BEIJING - Hurdler Liu Xiang will be absent again from the annual session of China's top political advisory body this year, arousing dissatisfaction among the online population.
Staff with the first session of the 12th National Committee of the Chinese People's Political Consultative Conference (CPPCC) have confirmed that Liu, who has been a CPPCC member for six years, had asked for leave.
Meanwhile, staff with the Shanghai Track and Field Sports Management Center told reporters that Liu is receiving rehabilitation treatment in the United States and he is not able to attend the CPPCC session this year.
The political session will open on Sunday, and a new chairman of the CPPCC National Committee will be elected.
Liu's absence has triggered discontent among sarcastic web users, who are still disappointed at the athlete's unexpected withdrawal from the Beijing Olympics and his discouraging performance at the London Olympics. In addition, Liu has asked for leave -- due to sporting commitments or injury treatment -- in five annual CPPCC sessions over the past six years. He attended the political session from the beginning to the end only in 2011.
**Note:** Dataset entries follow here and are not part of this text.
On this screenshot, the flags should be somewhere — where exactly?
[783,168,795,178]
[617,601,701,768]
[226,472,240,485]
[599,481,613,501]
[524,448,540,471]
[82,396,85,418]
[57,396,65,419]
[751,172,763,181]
"I don't understand why he was elected CPPCC member since he is always so busy," web user "I love eating seafood" posted on Sina Weibo, China's largest Twitter-like microblogging service. "He should respect this political role."
"His withdrawal has become a habit," "ai mo da yu xin si" posted.
Liu captured the world's attention at the Athens Olympics in 2004 after winning the gold medal in the men's 110m hurdles race.
But a stubborn Achilles tendon injury hampered him in defending his title in Beijing 2008 -- and again in London last year. He suffered a first-round exit after crashing into the first hurdle in his path at the London Games, falling to the ground and breaking his Achilles tendon.
But former NBA star Yao Ming, who was first elected CPPCC member this year, appealed for more tolerance and voiced his support for Liu.
"Please don't push him too hard," Yao told reporters prior to the annual political session.